**Порядок работы**:
Воспроизведите все записи ниже слово в слово, ничего не меняя.

++++++++++++++++++++

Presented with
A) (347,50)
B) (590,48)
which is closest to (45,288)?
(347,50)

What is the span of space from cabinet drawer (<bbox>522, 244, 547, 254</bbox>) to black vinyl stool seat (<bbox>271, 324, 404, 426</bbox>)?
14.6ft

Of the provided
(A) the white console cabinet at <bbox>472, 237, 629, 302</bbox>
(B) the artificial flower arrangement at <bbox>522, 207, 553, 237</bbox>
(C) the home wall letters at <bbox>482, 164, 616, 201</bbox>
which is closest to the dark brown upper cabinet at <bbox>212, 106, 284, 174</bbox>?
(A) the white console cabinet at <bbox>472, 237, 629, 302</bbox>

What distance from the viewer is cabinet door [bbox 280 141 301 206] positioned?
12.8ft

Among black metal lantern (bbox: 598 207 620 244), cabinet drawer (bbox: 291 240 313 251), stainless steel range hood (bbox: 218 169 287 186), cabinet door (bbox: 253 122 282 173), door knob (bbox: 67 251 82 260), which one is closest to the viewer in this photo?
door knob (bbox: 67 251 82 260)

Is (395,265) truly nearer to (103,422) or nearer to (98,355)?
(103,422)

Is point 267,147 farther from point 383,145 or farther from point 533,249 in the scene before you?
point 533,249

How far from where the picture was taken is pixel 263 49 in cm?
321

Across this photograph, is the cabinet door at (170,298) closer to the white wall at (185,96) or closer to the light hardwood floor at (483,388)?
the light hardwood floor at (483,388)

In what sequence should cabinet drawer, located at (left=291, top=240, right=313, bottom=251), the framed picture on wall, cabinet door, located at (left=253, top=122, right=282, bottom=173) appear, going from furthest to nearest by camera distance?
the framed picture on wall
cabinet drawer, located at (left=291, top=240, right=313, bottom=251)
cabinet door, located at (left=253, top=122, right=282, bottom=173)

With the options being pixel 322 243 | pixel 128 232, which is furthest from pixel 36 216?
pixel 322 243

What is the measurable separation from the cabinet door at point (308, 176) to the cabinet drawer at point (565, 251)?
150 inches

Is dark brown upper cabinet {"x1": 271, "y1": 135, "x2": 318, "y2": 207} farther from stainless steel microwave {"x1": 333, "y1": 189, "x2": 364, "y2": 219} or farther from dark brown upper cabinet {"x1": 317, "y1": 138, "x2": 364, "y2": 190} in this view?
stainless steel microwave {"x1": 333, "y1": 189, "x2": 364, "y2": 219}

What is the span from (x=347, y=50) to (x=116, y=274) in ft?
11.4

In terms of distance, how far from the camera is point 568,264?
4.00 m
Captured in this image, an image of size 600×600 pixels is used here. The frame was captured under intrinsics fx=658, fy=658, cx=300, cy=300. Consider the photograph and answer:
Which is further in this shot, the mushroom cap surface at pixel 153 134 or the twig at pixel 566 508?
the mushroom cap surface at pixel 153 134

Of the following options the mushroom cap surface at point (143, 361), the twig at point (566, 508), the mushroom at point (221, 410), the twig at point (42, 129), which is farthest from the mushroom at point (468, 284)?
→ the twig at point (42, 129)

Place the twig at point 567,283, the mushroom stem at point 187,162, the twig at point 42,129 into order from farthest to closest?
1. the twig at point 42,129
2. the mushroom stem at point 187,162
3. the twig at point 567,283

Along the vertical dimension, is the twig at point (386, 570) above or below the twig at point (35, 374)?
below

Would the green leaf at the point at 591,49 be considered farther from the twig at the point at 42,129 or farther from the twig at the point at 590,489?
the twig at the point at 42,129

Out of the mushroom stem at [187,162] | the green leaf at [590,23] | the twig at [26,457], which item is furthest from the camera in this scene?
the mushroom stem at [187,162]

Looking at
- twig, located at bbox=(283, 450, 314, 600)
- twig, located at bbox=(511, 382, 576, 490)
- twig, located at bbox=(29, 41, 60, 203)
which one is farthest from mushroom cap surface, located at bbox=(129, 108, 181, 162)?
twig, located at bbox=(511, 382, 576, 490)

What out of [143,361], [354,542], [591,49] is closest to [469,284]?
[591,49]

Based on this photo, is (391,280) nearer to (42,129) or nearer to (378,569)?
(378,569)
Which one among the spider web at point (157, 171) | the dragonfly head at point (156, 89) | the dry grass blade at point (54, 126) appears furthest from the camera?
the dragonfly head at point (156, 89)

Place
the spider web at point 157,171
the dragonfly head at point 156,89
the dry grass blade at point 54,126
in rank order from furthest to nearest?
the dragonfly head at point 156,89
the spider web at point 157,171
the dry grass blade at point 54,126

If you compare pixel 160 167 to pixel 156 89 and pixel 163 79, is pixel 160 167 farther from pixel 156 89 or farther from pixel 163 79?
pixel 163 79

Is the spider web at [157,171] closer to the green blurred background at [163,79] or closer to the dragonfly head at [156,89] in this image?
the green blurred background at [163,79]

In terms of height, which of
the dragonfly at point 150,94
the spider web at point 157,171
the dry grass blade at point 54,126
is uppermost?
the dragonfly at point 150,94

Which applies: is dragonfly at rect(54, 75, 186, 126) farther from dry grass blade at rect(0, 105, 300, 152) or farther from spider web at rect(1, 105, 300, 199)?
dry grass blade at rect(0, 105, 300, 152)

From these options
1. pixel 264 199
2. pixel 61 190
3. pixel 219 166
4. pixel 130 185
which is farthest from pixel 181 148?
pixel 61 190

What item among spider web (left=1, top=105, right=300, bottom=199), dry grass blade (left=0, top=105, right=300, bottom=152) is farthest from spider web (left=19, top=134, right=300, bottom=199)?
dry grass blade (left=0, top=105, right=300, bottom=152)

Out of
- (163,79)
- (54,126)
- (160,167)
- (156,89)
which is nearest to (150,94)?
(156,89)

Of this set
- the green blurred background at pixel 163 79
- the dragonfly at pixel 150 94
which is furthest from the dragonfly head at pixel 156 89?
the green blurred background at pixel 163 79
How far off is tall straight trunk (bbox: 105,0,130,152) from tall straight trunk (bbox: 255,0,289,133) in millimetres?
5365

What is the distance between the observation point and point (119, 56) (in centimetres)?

++++++++++++++++++++

**Ответ к заданию**:
Presented with
A) (347,50)
B) (590,48)
which is closest to (45,288)?
(347,50)

What is the span of space from cabinet drawer (<bbox>522, 244, 547, 254</bbox>) to black vinyl stool seat (<bbox>271, 324, 404, 426</bbox>)?
14.6ft

Of the provided
(A) the white console cabinet at <bbox>472, 237, 629, 302</bbox>
(B) the artificial flower arrangement at <bbox>522, 207, 553, 237</bbox>
(C) the home wall letters at <bbox>482, 164, 616, 201</bbox>
which is closest to the dark brown upper cabinet at <bbox>212, 106, 284, 174</bbox>?
(A) the white console cabinet at <bbox>472, 237, 629, 302</bbox>

What distance from the viewer is cabinet door [bbox 280 141 301 206] positioned?
12.8ft

Among black metal lantern (bbox: 598 207 620 244), cabinet drawer (bbox: 291 240 313 251), stainless steel range hood (bbox: 218 169 287 186), cabinet door (bbox: 253 122 282 173), door knob (bbox: 67 251 82 260), which one is closest to the viewer in this photo?
door knob (bbox: 67 251 82 260)

Is (395,265) truly nearer to (103,422) or nearer to (98,355)?
(103,422)

Is point 267,147 farther from point 383,145 or farther from point 533,249 in the scene before you?
point 533,249

How far from where the picture was taken is pixel 263 49 in cm?
321

Across this photograph, is the cabinet door at (170,298) closer to the white wall at (185,96) or closer to the light hardwood floor at (483,388)?
the light hardwood floor at (483,388)

In what sequence should cabinet drawer, located at (left=291, top=240, right=313, bottom=251), the framed picture on wall, cabinet door, located at (left=253, top=122, right=282, bottom=173) appear, going from furthest to nearest by camera distance?
the framed picture on wall
cabinet drawer, located at (left=291, top=240, right=313, bottom=251)
cabinet door, located at (left=253, top=122, right=282, bottom=173)

With the options being pixel 322 243 | pixel 128 232, which is furthest from pixel 36 216?
pixel 322 243

What is the measurable separation from the cabinet door at point (308, 176) to the cabinet drawer at point (565, 251)?
150 inches

Is dark brown upper cabinet {"x1": 271, "y1": 135, "x2": 318, "y2": 207} farther from stainless steel microwave {"x1": 333, "y1": 189, "x2": 364, "y2": 219} or farther from dark brown upper cabinet {"x1": 317, "y1": 138, "x2": 364, "y2": 190} in this view?
stainless steel microwave {"x1": 333, "y1": 189, "x2": 364, "y2": 219}

What is the span from (x=347, y=50) to (x=116, y=274) in ft?
11.4

In terms of distance, how far from the camera is point 568,264?
4.00 m
Captured in this image, an image of size 600×600 pixels is used here. The frame was captured under intrinsics fx=658, fy=658, cx=300, cy=300. Consider the photograph and answer:
Which is further in this shot, the mushroom cap surface at pixel 153 134 or the twig at pixel 566 508?
the mushroom cap surface at pixel 153 134

Of the following options the mushroom cap surface at point (143, 361), the twig at point (566, 508), the mushroom at point (221, 410), the twig at point (42, 129), which is farthest from the mushroom at point (468, 284)?
→ the twig at point (42, 129)

Place the twig at point 567,283, the mushroom stem at point 187,162, the twig at point 42,129 into order from farthest to closest?
1. the twig at point 42,129
2. the mushroom stem at point 187,162
3. the twig at point 567,283

Along the vertical dimension, is the twig at point (386, 570) above or below the twig at point (35, 374)?
below

Would the green leaf at the point at 591,49 be considered farther from the twig at the point at 42,129 or farther from the twig at the point at 590,489?
the twig at the point at 42,129

Out of the mushroom stem at [187,162] | the green leaf at [590,23] | the twig at [26,457], which item is furthest from the camera in this scene?
the mushroom stem at [187,162]

Looking at
- twig, located at bbox=(283, 450, 314, 600)
- twig, located at bbox=(511, 382, 576, 490)
- twig, located at bbox=(29, 41, 60, 203)
which one is farthest from mushroom cap surface, located at bbox=(129, 108, 181, 162)?
twig, located at bbox=(511, 382, 576, 490)

What out of [143,361], [354,542], [591,49] is closest to [469,284]?
[591,49]

Based on this photo, is (391,280) nearer to (42,129) or nearer to (378,569)?
(378,569)
Which one among the spider web at point (157, 171) | the dragonfly head at point (156, 89) | the dry grass blade at point (54, 126) appears furthest from the camera?
the dragonfly head at point (156, 89)

Place
the spider web at point 157,171
the dragonfly head at point 156,89
the dry grass blade at point 54,126
in rank order from furthest to nearest?
the dragonfly head at point 156,89
the spider web at point 157,171
the dry grass blade at point 54,126

If you compare pixel 160 167 to pixel 156 89 and pixel 163 79, is pixel 160 167 farther from pixel 156 89 or farther from pixel 163 79?
pixel 163 79

Is the spider web at [157,171] closer to the green blurred background at [163,79] or closer to the dragonfly head at [156,89] in this image?
the green blurred background at [163,79]

In terms of height, which of
the dragonfly at point 150,94
the spider web at point 157,171
the dry grass blade at point 54,126
is uppermost?
the dragonfly at point 150,94

Which applies: is dragonfly at rect(54, 75, 186, 126) farther from dry grass blade at rect(0, 105, 300, 152) or farther from spider web at rect(1, 105, 300, 199)?
dry grass blade at rect(0, 105, 300, 152)

From these options
1. pixel 264 199
2. pixel 61 190
3. pixel 219 166
4. pixel 130 185
which is farthest from pixel 181 148?
pixel 61 190

What item among spider web (left=1, top=105, right=300, bottom=199), dry grass blade (left=0, top=105, right=300, bottom=152) is farthest from spider web (left=19, top=134, right=300, bottom=199)?
dry grass blade (left=0, top=105, right=300, bottom=152)

Out of
- (163,79)
- (54,126)
- (160,167)
- (156,89)
which is nearest to (150,94)?
(156,89)

Of this set
- the green blurred background at pixel 163 79
- the dragonfly at pixel 150 94
which is furthest from the dragonfly head at pixel 156 89?
the green blurred background at pixel 163 79
How far off is tall straight trunk (bbox: 105,0,130,152) from tall straight trunk (bbox: 255,0,289,133) in millimetres?
5365

What is the distance between the observation point and point (119, 56) (in centimetres)?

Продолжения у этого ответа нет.